EXCERPT PROVIDED
◆ ◆ ◆ ◆ ◆ ◆ ◆

Starmer’s message to Labour is clear: time to choose.

Paul Richards
3 min readSep 22, 2020
Keir Starmer: rebuilding the Red Wall

Perhaps the most significant thing about Keir Starmer’s speech to his party’s virtual conference was the person introducing him. Ruth Smeeth represents the former MPs who lost Red Wall seats in 2019 thanks to Jeremy Corbyn. And yes, the speech was delivered in Doncaster (near Don Valley, another Red Wall seat that fell). Starmer even contrived to speak in front of an actual brick wall that was red, just in case the message wasn’t clear.

But the deeper significance is that Ruth Smeeth is a respected Jewish Labour activist and steadfast opponent of Labour antisemitism. The online Corbynites went apeshit the moment she appeared, triggered by the very presence of a Jewish Labour woman. It was a watershed moment — when the Leader showed he meant business about tackling anti-Jewish racism, and prefigured even tougher action once the EHRC report finally appears.

The whole speech was bad news for Corbynistas. Three Labour leaders got namechecks — Attlee, Wilson, Blair (the ones who won). The one who most recently lost — Corbyn — was not named, but was certainly blamed for Labour’s defeat. ‘Never again’ said Starmer, did he want to go into an election not trusted on national security, jobs or people’s money. After naming three winners, Starmer said he wanted to be the fourth.

◆ ◆ ◆ ◆ ◆ ◆ ◆

WRITTEN TASK
Which three Labour leaders did Starmer name in his speech, according to the article on his conference address?

SUPPLIED MATERIAL
◆ ◆ ◆ ◆ ◆ ◆ ◆

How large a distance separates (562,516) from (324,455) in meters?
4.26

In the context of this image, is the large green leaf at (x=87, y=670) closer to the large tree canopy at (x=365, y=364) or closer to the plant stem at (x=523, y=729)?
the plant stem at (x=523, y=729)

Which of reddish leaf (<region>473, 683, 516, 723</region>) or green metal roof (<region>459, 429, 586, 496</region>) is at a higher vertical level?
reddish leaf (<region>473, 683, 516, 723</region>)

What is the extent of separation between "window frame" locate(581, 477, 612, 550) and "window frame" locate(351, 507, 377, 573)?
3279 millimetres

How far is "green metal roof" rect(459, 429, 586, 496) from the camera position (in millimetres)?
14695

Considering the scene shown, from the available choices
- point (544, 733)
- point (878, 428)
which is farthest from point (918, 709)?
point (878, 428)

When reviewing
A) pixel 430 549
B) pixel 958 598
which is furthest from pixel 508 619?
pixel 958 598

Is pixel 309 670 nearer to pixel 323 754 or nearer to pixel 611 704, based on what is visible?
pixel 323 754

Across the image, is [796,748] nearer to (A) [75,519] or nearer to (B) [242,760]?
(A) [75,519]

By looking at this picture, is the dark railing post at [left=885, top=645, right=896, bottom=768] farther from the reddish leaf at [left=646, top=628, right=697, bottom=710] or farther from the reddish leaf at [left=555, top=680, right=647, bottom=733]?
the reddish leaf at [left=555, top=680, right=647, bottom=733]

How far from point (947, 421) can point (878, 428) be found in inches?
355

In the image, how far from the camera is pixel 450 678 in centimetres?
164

◆ ◆ ◆ ◆ ◆ ◆ ◆

EXERCISE ANSWER
Attlee, Wilson and Blair.